Strategy for SMG removal in transgenic plants with TALENs. A T-DNA containing GOI and 35S-SMG (flanked by two engineered identical TALEN-binding sites) are delivered into plant genome. Upon the expression of TALEN genes, TALEN nucleases bind to the TALEN-binding sites and induce DSBs, resulting in the release of the SMG fragment. The broken ends are repaired through endogenous repairing system. Abbreviations. RB: T-DNA right border, LB: T-DNA left border, GOI: gene of interest, SMG: selectable marker gene, P: promoter.

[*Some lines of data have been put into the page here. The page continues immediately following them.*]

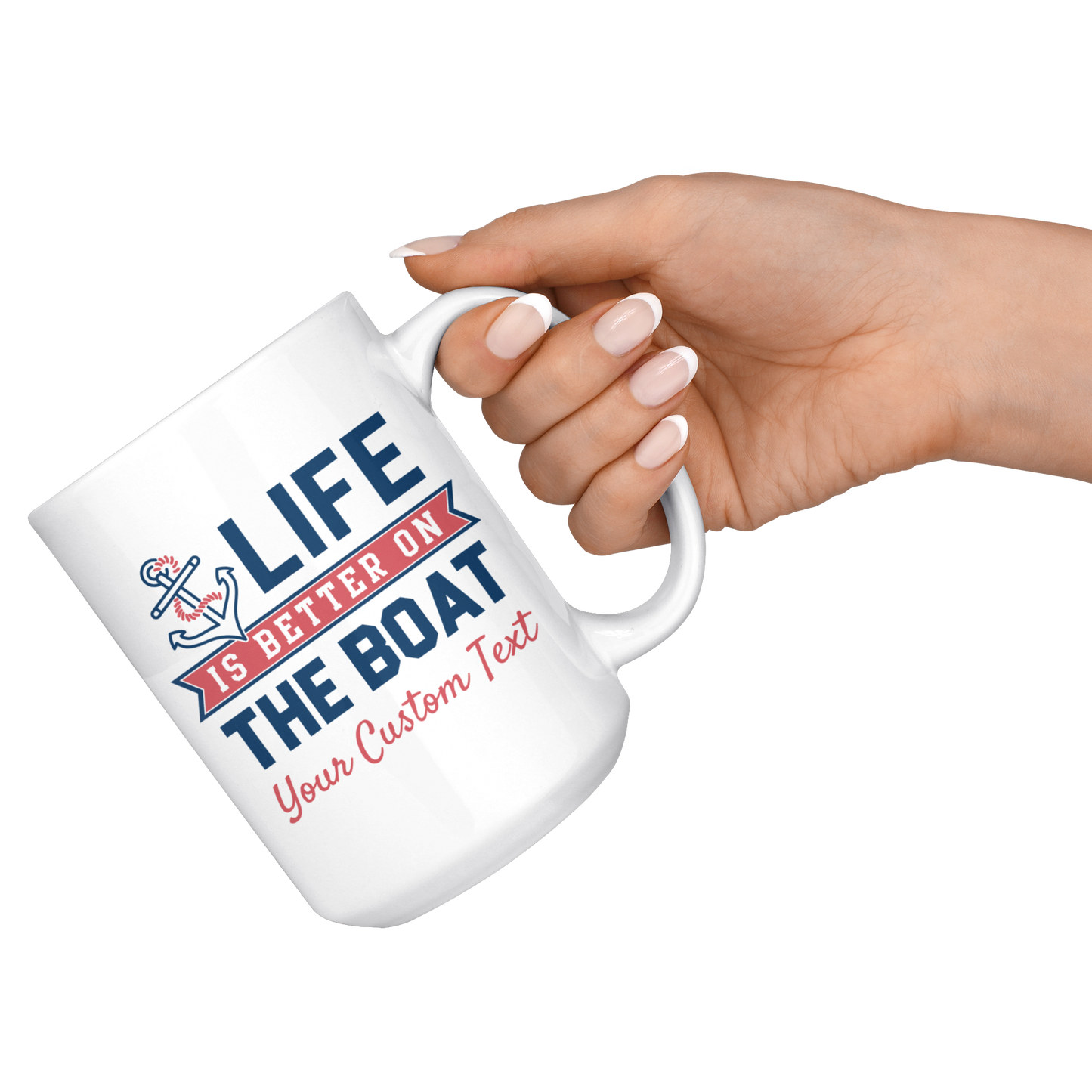 Life is Better On The Boat Custom Coffee Mug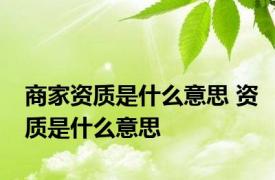 商家资质是什么意思 资质是什么意思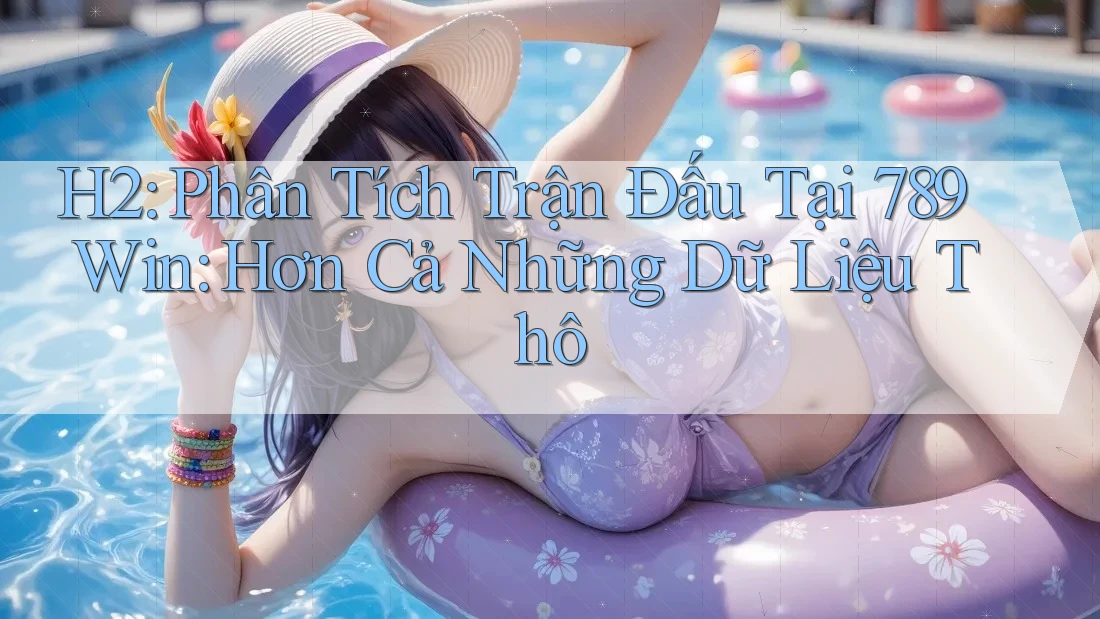 H2: Phân Tích Trận Đấu Tại 789Win: Hơn Cả Những Dữ Liệu Thô H2: Phân Tích Trận Đấu Tại 789Win: Hơn Cả Những Dữ Liệu Thô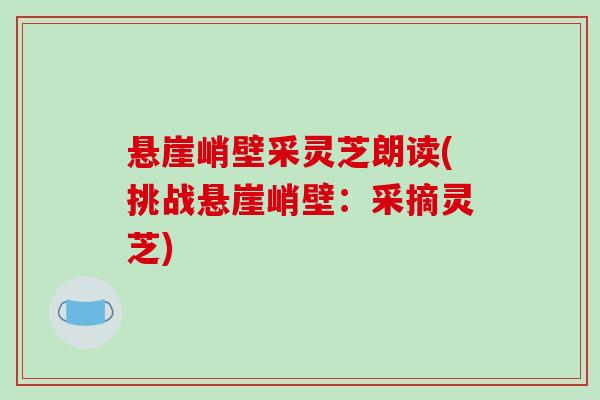 悬崖峭壁采灵芝朗读(挑战悬崖峭壁：采摘灵芝)
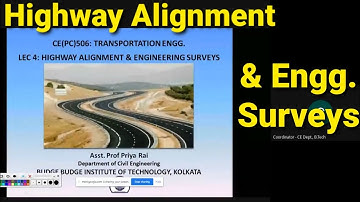 HIGHWAY ALIGNMENT AND ENGG SURVEYS || TRANSPORTATION ENGG (LEC 4)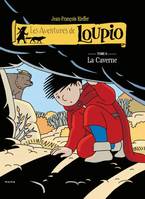 Les aventures de Loupio., 6, La caverne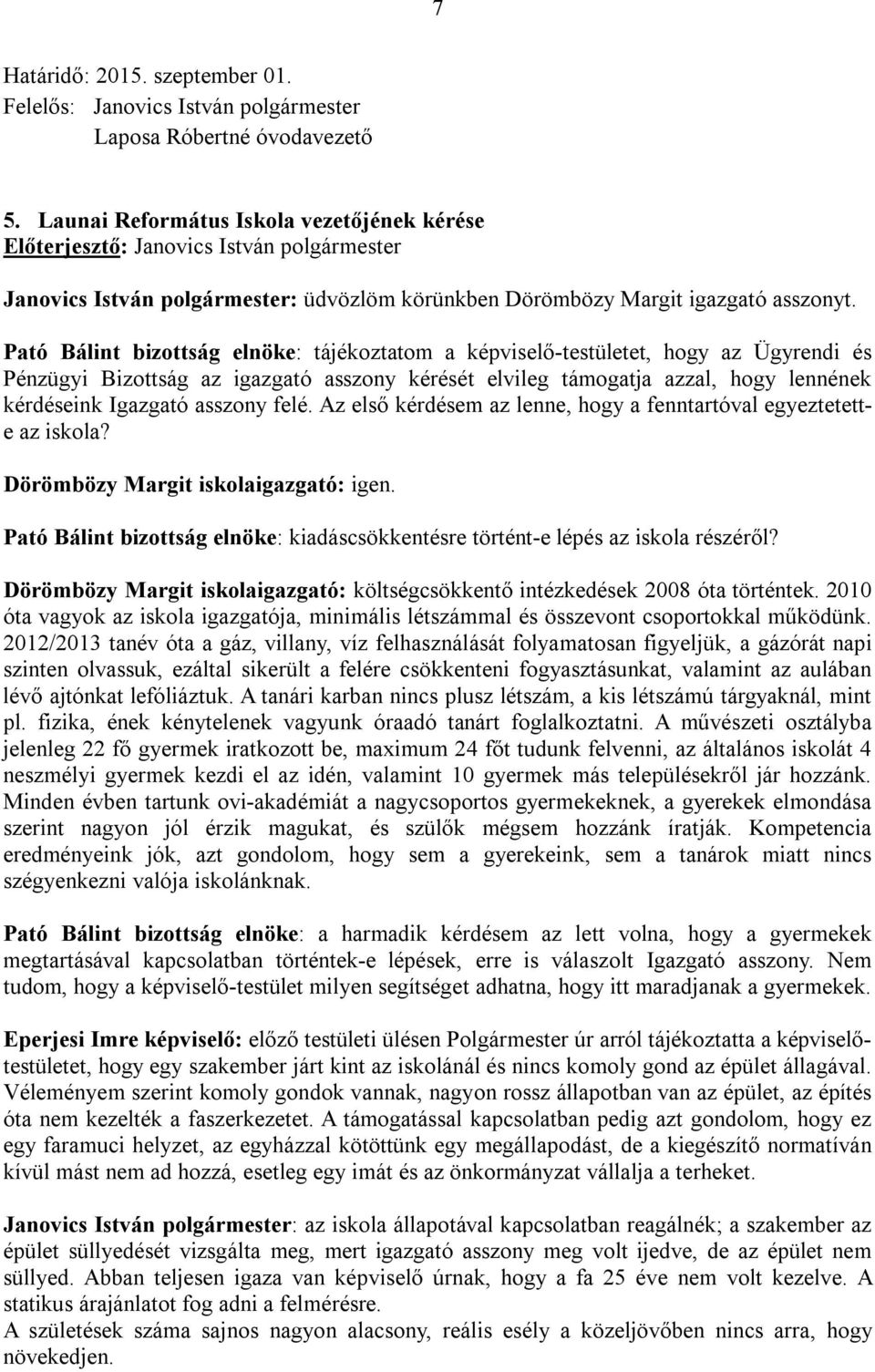 asszony felé. Az első kérdésem az lenne, hogy a fenntartóval egyeztetette az iskola? Dörömbözy Margit iskolaigazgató: igen.
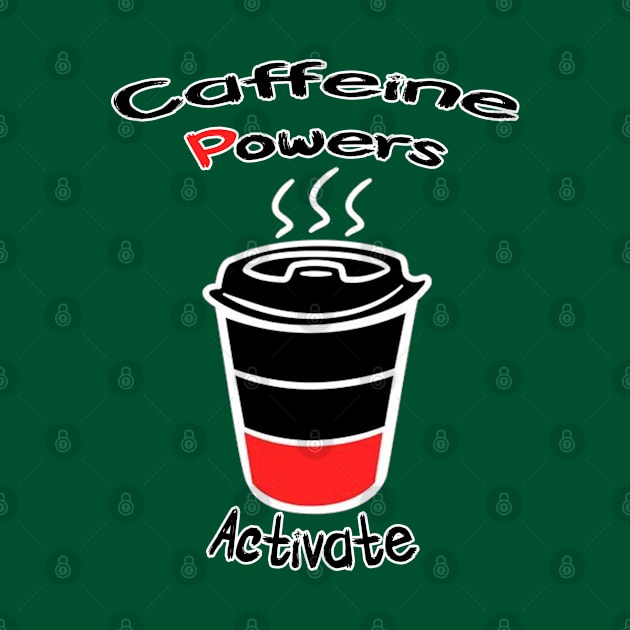 Caffeine Powers Activate by AMK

Conclusions and perspectives

Genetic transformation is an important technology for biology fundamental research and for engineering transgenic organisms, including plants. SMGs have been very useful to enable plant transformation, yet there are a number of regulatory concerns of retaining SMGs in commercialized transgenic plants, leading us to conclude that ideally, the SMG should be removed after transformation. The regulatory concerns seem to focus on horizontal gene transfer of bacterially-derived SMGs from transgenic plants to bacteria. This could be obviated with SMGs derived from plants such as the ABC transporter from Arabidopsis that confers kanamycin resistance [176]. It is a very large gene with plant-codon-optimization that would likely not be horizontally transferred to bacteria, and even if it would be, it has proven to be not very effective as a resistance gene in bacteria [177], and thus, would likely not be selected. Innovation for SMG removal will continue, and we shall, no doubt, see improvements in existing systems and new technologies such as TALENs be configured for this purpose. Of particular importance is precision and robustness of removal without unintended consequences. Certainly, using the least amount of DNA possible is important for intellectual property and government regulatory concerns. Efficient systems that can be deployed in a multitude of crop systems should have the most value.